Exclude the pictures and retype the entries as written.

Top of Material for this exercise

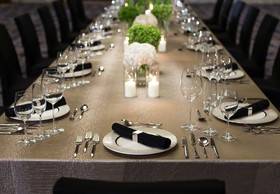 Renaissance Suzhou Wujiang Hotel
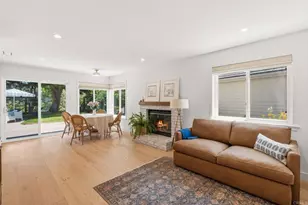 1151 Kildeer Ct, Encinitas, CA 92024 - Photo 18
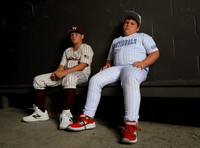 10U Hot Springs Nationals 4-1-26_JWM_0195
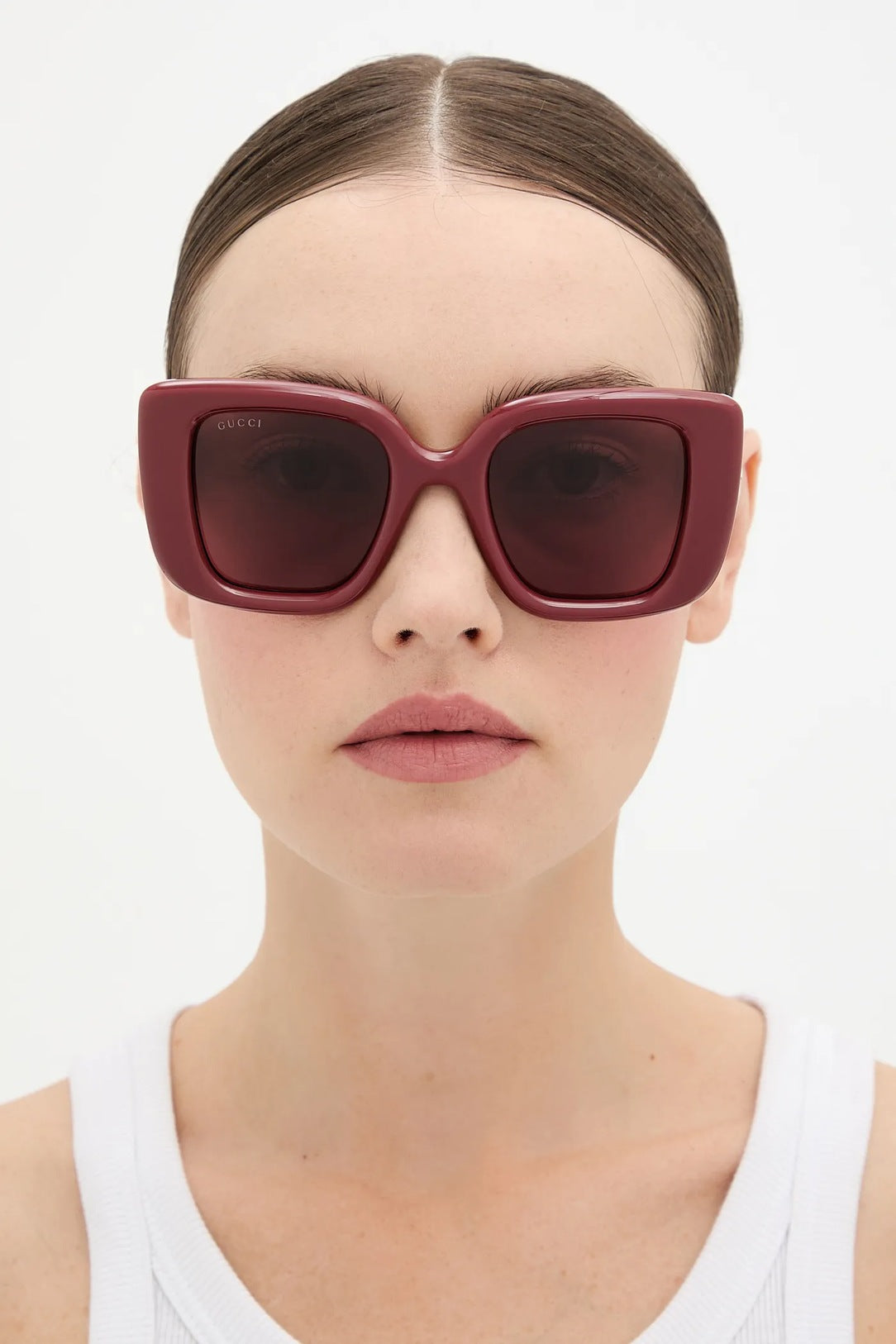 Gucci GG1975S-005 50mm New Sunglasses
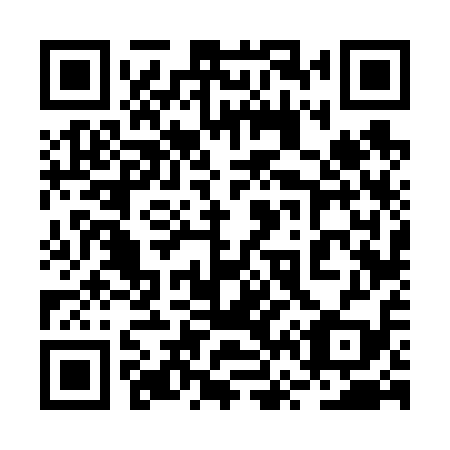 QR code for 2V6619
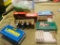 Lot of (3) .38 Special Ammo
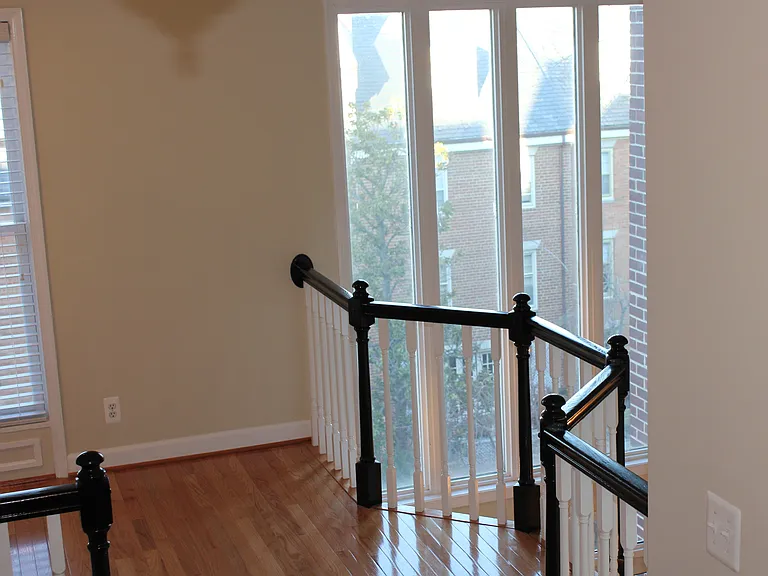 158 N Union St #Townhouse 158 — Photo 23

Bottom of Material for this exercise

[Exercise solution]
 Renaissance Suzhou Wujiang Hotel
 1151 Kildeer Ct, Encinitas, CA 92024 - Photo 18
 10U Hot Springs Nationals 4-1-26_JWM_0195
 Gucci GG1975S-005 50mm New Sunglasses
 QR code for 2V6619
 Lot of (3) .38 Special Ammo
 158 N Union St #Townhouse 158 — Photo 23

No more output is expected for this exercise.